* **Problem requirements**
Transcribe the text of each record below word for word, and leave the pictures out of your answer.

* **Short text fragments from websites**
________________________

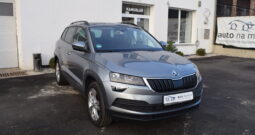 Škoda Karoq 1.5TSI 110kwDSG STYLE NAVI OPS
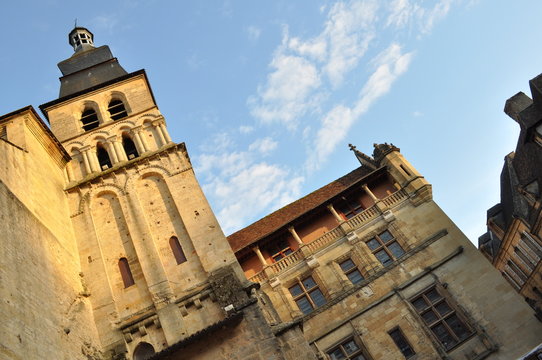 Sarlat 22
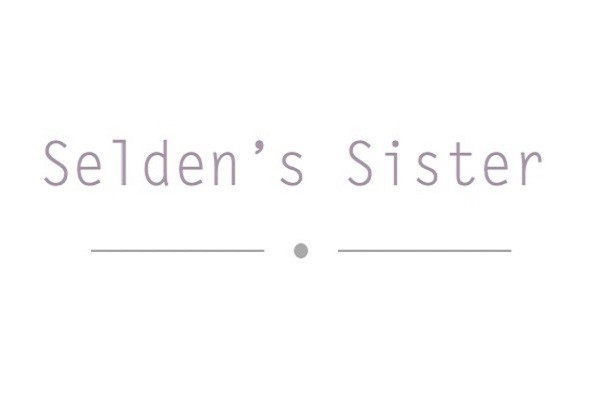 Seldon Sister's Name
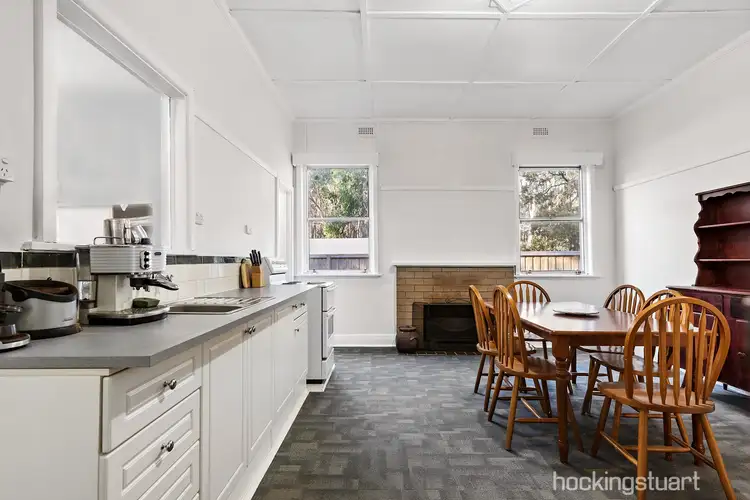 Third view of Homely house listing, 245 Daylesford trentham Road, Daylesford VIC 3460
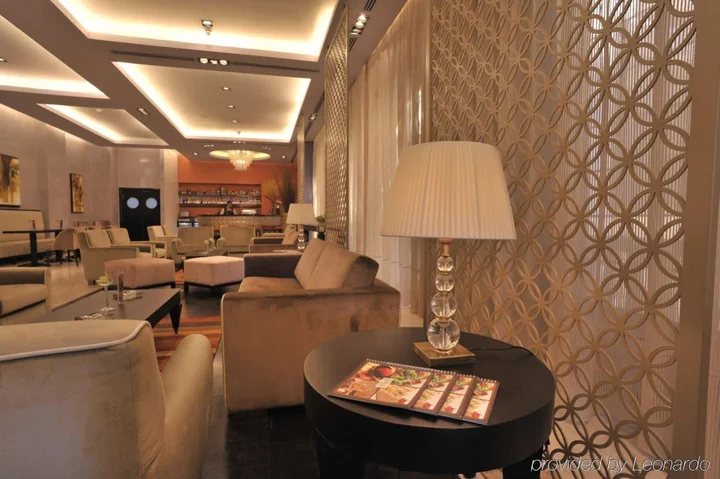Амман: Il Palazzo Amman Hotel & Suites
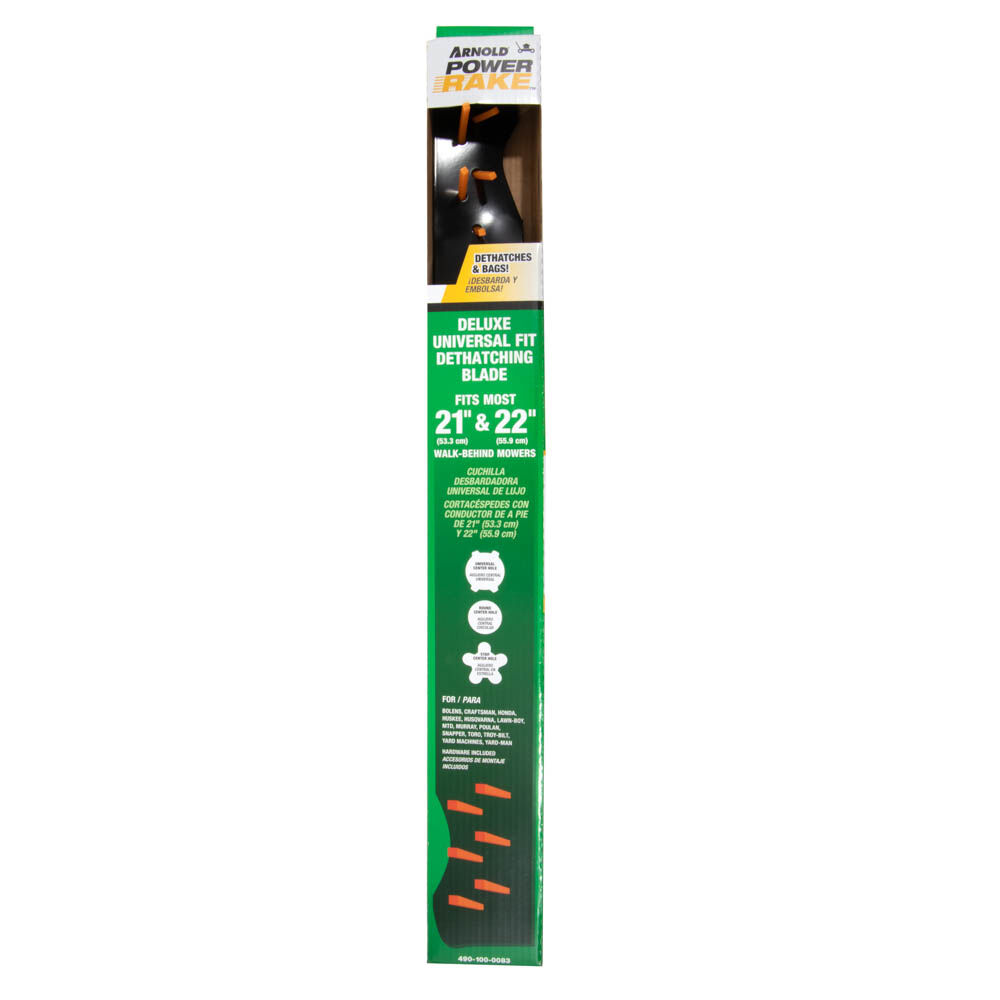 Mtd power best sale rake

________________________

* **Solution**
 Škoda Karoq 1.5TSI 110kwDSG STYLE NAVI OPS
 Sarlat 22
 Seldon Sister's Name
 Third view of Homely house listing, 245 Daylesford trentham Road, Daylesford VIC 3460
Амман: Il Palazzo Amman Hotel & Suites
 Mtd power best sale rake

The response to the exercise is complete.